La amenaza es de destrucción, declinada en todas sus variantes. Y a cámara lenta, por cierto: a la crisis de nunca acabar se suma la lentitud exasperante con que se van trenzando los debates y desgranando las decisiones. Empezó con “Si cae el euro, cae Europa” y ahora estamos incluso en “Si cae el euro cae Alemania”. En el último episodio los conservadores británicos han llegado a tomárselo en serio: ¡Qué caiga! El euro, Europa, todo junto.
La realidad, en cambio, lleva desmintiendo tales amenazas. Todo va virando al sepia años treinta, cuando aquella Gran Crisis que terminó tan mal, pero ya se ve que el euro aguanta. No aguantan los Estados de bienestar. No aguanta el empleo. Ni las empresas. Menos aún la paciencia de los sufridos ciudadanos, que se indignan por un lado y votan a la oposición por el otro. Pero el euro y la Unión Europa sí aguantan.
No hay destrucción, sino cambio. Cuando termine, todo será distinto. Y no solo serán distintos el euro y la Unión Europea, sino todos sus socios, las relaciones de poder entre ellos y la influencia y papel de los europeos en el mundo. Hace algo más de un año había dudas sobre si el FMI debía acudir al rescate de Grecia o era tarea exclusiva de los europeos. Ahora ya se trata de pedir a China que haga su aportación a la financiación de los rescates. Entonces todavía se hablaba de un directorio de los países más ricos que marcaba el paso a los periféricos, pero al poco quedó reducido a dos, Sarkozy y Merkel, y ahora a uno solo, la canciller, que discute y vota en su parlamento por la mañana lo que obligará a aceptar a los 17 socios del euro por la tarde.
Las instituciones europeas han quedado profundamente modificadas por toda esta tormenta. Desde que entró en vigor el Tratado de Lisboa, a finales de 2009, hasta ahora, han crecido más las estructuras de gobierno del euro que en sus diez años anteriores: Autoridad Bancaria Europea, presidencia de la Cumbre del euro, Junta Europea de Riesgo Sistémico… Las recién creadas —presidente del Consejo Europeo, alto representante de Política exterior—, y las que ya había —la Comisión—, no han terminado de encontrar su papel. Y no sabemos en qué terminará y cómo se gobernará el invento: si habrá algo parecido a un Tesoro o a un alto representante del Euro.

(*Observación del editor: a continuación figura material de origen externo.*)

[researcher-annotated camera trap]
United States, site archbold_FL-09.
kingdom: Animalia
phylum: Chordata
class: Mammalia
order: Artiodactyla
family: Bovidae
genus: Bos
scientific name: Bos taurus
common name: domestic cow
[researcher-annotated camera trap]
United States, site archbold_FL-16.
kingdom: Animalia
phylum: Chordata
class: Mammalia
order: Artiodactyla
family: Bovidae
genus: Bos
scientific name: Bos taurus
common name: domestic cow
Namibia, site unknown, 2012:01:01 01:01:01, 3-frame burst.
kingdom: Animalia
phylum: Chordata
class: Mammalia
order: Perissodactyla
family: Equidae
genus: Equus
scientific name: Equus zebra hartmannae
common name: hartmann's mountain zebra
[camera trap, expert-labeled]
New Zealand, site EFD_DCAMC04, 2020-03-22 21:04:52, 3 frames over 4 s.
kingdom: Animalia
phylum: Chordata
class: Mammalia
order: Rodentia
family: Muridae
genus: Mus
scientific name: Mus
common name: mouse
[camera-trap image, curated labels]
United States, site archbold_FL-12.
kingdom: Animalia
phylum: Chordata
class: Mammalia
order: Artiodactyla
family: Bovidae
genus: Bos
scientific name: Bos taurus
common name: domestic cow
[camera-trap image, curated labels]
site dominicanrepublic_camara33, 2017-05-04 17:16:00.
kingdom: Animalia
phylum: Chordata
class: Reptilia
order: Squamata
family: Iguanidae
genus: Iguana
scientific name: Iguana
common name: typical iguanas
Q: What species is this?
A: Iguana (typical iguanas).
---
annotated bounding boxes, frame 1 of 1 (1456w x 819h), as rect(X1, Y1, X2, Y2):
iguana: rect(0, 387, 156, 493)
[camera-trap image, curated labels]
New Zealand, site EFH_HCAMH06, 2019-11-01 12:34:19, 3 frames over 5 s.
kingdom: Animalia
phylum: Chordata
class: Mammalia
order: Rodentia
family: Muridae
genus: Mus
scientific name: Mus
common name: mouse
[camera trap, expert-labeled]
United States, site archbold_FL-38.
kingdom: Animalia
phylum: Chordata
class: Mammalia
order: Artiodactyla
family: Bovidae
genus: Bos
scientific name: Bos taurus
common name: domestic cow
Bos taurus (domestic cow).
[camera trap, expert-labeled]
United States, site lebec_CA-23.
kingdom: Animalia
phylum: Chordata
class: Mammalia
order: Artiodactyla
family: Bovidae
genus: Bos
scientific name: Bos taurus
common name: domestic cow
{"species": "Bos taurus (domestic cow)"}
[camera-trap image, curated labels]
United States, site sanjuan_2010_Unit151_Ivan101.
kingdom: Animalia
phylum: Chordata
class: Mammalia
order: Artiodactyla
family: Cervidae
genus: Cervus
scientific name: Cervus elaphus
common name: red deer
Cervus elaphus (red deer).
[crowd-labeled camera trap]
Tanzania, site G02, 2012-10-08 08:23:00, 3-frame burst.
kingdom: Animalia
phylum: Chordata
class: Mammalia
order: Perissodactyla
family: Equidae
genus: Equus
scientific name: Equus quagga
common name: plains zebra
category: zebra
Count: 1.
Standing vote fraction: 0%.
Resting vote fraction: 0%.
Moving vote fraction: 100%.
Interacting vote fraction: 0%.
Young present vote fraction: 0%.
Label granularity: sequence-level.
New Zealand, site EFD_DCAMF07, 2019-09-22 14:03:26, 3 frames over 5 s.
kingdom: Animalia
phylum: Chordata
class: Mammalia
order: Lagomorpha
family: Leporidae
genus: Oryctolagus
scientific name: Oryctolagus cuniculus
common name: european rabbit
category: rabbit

También están cambiando los países. La crisis coloca a cada uno en su sitio. El peso del tribunal constitucional, parlamento y cancillería alemanes supera al de sus homólogos de cualquier otro país, incluidos sus correspondientes de la UE, que apenas tienen vela en este entierro. La presidencia francesa, excepcional en sus poderes inventados por De Gaulle, puede morir en el intento. La del Consejo de Ministros italiana ya lo ha hecho. Con el resto, España incluida, no hay problema: a obedecer y callar. Cuando termine todo, habrá que hablar de nuevo de democracia.